The Republican Party is…
I’ve said this before and I’ll keep saying it until it stops being true. Republicans campaign like libertarians and govern like Democrats. And I want to explain exactly why using something most people don’t understand but absolutely should — budget reconciliation.
Most Senate legislation requires 60 votes because of the filibuster. That’s the excuse Republicans have used for decades: we’d love to cut spending but we just don’t have the votes. But reconciliation, created in 1974, bypasses the filibuster on three specific subjects — spending, taxes, and the federal debt limit. Under reconciliation, you only need 51 votes. Or 50 plus the Vice President. And Congress can pass up to three reconciliation bills per fiscal year, one for each subject. Three separate shots at fiscal reform every single year that require zero cooperation from the other party.
So why doesn’t more get done? There’s the Byrd Rule, which says reconciliation provisions must have a direct budgetary impact. If they don’t, they can be challenged and removed. It also says provisions can’t increase the deficit beyond a ten-year window and can’t touch Social Security. The rule exists to keep reconciliation focused on fiscal policy — spending and taxes. Clean legislation on the subjects that matter most.
But instead of writing clean bills that deal strictly with spending and revenue, they load them up with pork. Pet projects. Favors for special interests.
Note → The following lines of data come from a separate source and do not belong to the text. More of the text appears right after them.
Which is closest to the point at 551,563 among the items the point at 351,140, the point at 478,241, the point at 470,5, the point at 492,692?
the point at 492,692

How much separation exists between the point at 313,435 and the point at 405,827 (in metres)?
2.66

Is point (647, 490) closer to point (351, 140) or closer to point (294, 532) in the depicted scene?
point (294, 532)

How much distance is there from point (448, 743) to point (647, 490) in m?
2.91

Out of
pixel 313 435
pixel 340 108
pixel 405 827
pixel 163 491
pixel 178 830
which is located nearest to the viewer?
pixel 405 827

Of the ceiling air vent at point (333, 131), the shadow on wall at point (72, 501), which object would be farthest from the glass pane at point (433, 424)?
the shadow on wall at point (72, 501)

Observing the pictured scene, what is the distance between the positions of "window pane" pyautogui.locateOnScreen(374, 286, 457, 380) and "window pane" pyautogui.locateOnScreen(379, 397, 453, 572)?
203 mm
The moment you stuff a reconciliation bill with non-budgetary items, you run into Byrd Rule challenges, and suddenly you need 60 votes to waive them. The excuse comes right back — we don’t have the votes. But you created that problem. If you wrote clean bills, you’d only need your majority. Clean bills mean no pork, and no pork means certain members of your own party won’t vote for it because the only reason they supported the package was the goodies attached.
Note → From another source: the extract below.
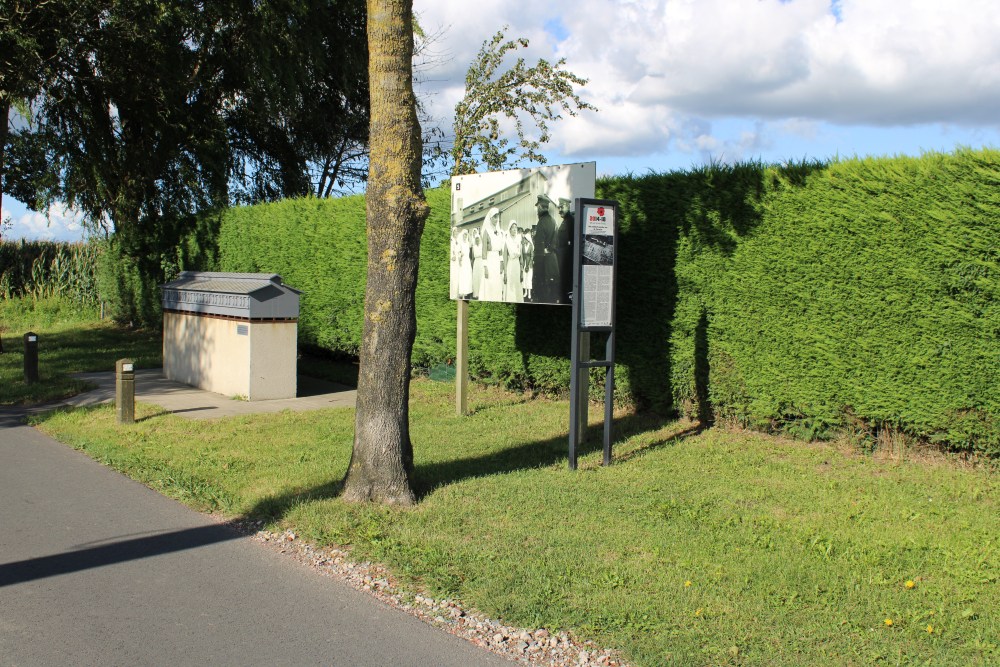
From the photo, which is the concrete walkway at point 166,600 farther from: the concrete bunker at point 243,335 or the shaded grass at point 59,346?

We just watched this happen in real time. The One Big Beautiful Bill Act passed in July 2025 through reconciliation — 51 to 50 in the Senate with Vice President Vance casting the tiebreaker. They burned all three reconciliation subjects in one bill. The CBO estimates it adds 3.4 trillion dollars to the deficit over the next decade. With interest, it’s over 4 trillion. If the temporary provisions get made permanent, which they always do, it could exceed 5 trillion. We were told a second phase would address spending and the debt. That second phase isn’t coming because they already used their reconciliation opportunities for the fiscal year.
The mechanism to cut spending exists. The votes exist. The process that bypasses the filibuster on exactly these issues exists. They choose to bundle everything into one bloated package, stuff it with pork to buy votes from their own members, and tell you they did the best they could. They’re banking on the fact that you don’t understand any of this. Now you know better.